Think of it this way, would you support a murder offset credit, that let you kill someone, but then donate money to help starving children somewhere (who otherwise would die). In the end you may be “life neutral”, but you still did bad thing, and you can’t right it by paying someone to make you feel better. Extreme comparison for sure, but I think it is apt.
I’m sure this is going to circulate far and wide in the Mac blogging world, but it is worth giving it one more airing. I can’t imagine how long this must have taken to get all the timing right:
This one on how the economy woes are tied to what people expect in terms of lifestyle. And for things to get better, people will have to change their lifestyle - not something most Americans want to do - hence, I think the economic problems will last longer.
A new NPR collaboration between All Things Considered and This American Life sounds promising. Their first program looks at the root origins of the subprime mess. Something I wish I had acted on earlier because I was one of the ones in 2004-5 predicting a train wreck (from the sidelines).
They had a teaser version of the show during the ATC show and the full length show is today.

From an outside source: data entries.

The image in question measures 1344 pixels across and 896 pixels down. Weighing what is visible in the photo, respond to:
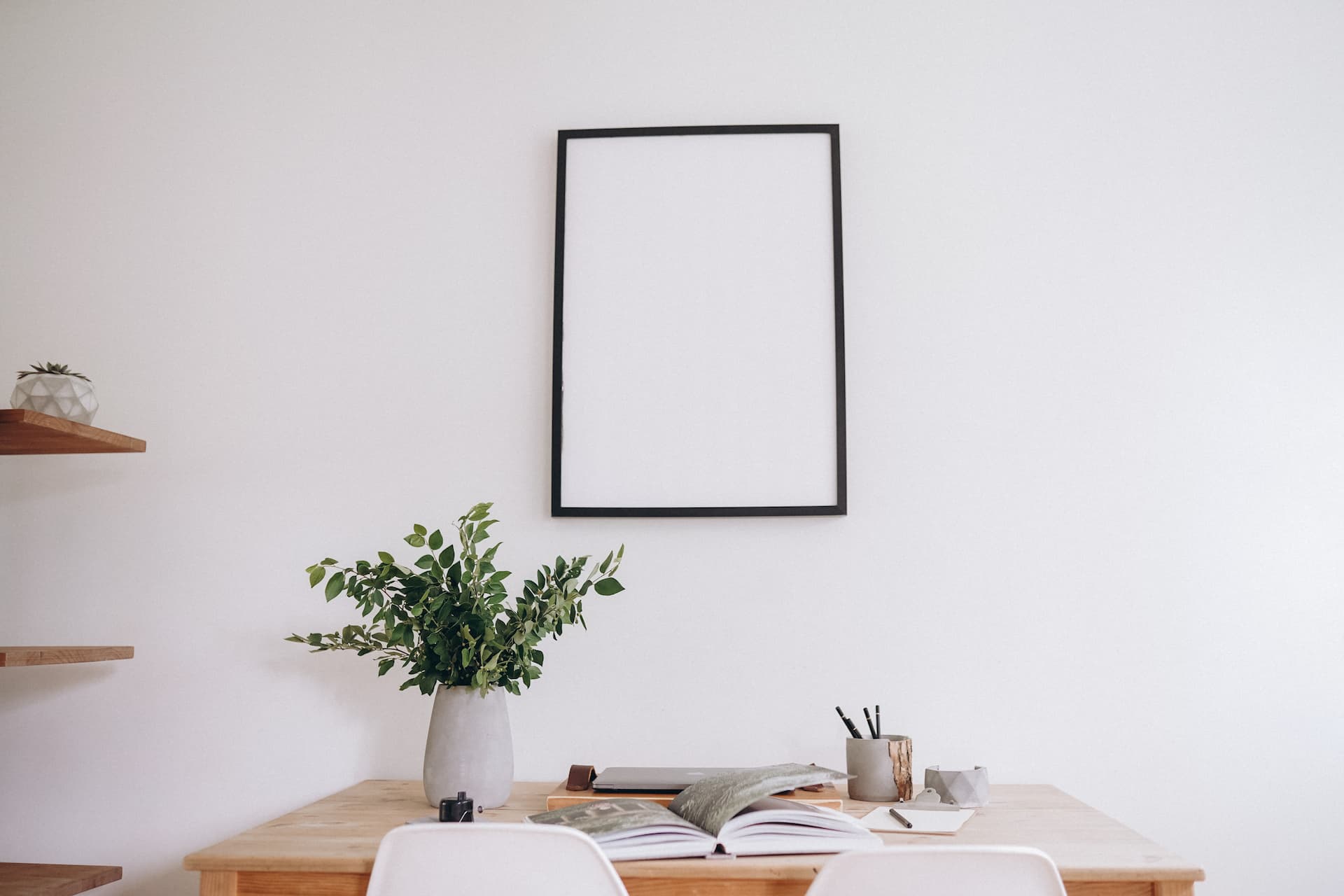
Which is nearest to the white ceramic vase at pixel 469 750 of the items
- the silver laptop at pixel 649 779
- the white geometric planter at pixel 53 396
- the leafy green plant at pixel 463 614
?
the leafy green plant at pixel 463 614

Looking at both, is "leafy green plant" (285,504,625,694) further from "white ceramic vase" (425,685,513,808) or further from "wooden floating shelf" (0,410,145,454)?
"wooden floating shelf" (0,410,145,454)

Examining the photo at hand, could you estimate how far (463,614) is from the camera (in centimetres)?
142

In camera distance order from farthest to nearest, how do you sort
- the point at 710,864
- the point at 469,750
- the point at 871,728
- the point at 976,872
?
1. the point at 871,728
2. the point at 469,750
3. the point at 710,864
4. the point at 976,872

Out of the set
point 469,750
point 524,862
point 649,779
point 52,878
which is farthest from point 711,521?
point 52,878

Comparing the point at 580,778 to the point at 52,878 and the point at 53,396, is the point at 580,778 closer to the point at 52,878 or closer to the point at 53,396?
the point at 52,878

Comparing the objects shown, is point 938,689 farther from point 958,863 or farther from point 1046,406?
point 958,863

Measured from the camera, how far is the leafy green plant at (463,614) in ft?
4.62

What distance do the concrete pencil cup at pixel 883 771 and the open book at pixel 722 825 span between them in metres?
0.25

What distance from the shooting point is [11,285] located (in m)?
1.88

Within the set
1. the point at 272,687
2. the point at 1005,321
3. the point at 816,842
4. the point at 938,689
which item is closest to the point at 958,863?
the point at 816,842

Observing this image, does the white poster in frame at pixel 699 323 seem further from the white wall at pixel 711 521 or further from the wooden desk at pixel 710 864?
the wooden desk at pixel 710 864

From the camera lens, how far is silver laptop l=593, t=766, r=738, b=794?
1.38 meters

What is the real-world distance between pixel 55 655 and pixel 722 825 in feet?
3.73

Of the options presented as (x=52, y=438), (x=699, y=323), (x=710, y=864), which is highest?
(x=699, y=323)
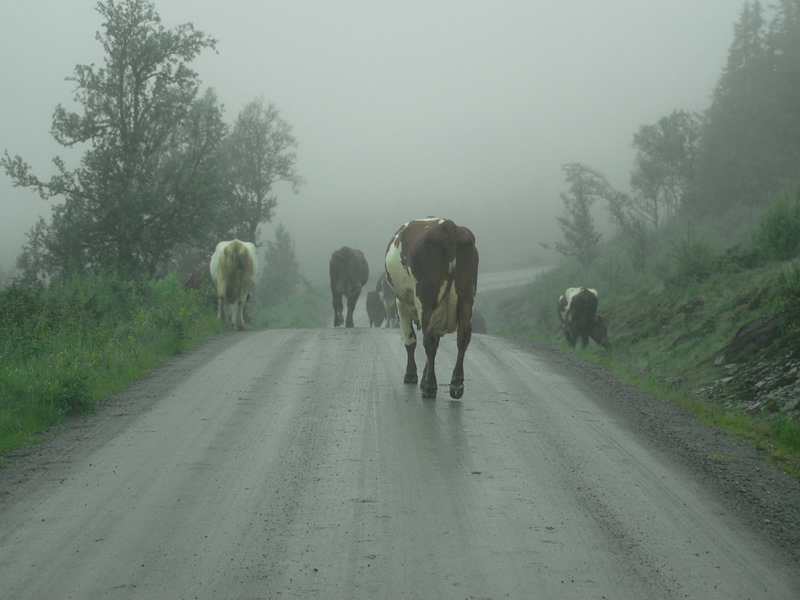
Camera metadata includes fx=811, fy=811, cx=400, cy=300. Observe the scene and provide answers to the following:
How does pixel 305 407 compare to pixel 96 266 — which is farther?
pixel 96 266

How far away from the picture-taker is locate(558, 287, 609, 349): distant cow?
2083cm

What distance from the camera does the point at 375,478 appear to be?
6.14 meters

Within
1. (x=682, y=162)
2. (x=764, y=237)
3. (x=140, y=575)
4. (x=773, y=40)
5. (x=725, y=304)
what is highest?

Really looking forward to a weeklong series starting today on NPR focusing on Debt. I think along with energy, the issue of the amount of debt we have both as a nation, and as a nation of individuals is going to compound with the future of energy problems.
In the first episode there is an excellent interview with Tim Harford who brings up some very interesting things, including:
The problem of people saving less is not that we are less virtuous, its that back when people saved more, there was less credit available.
The brain is hardwired to make irrational decisions in the short term. He talked of an economics experiment where people were offered a snack: Chocolate or Fruit. People chose fruit if you told them the snack was for a week from today, or chocolate if it were immediate. When the experimenter came back and offered that a person could change their mind, they would switch to chocolate. I think the brain works this same way for many many things, and it gets in the way of “solutions” that depend on people “doing the right thing”.
There was also an interesting pitch to increase savings by letting people commit future raises to their 401K.
Lee Iacocca’s book in the 80’s was one of the first books of that genre (contemporary, memoir/commentary). And while I don’t remember much of it, it remember it made a pretty big impression on me. Turns out he is still writing and has interesting things to say.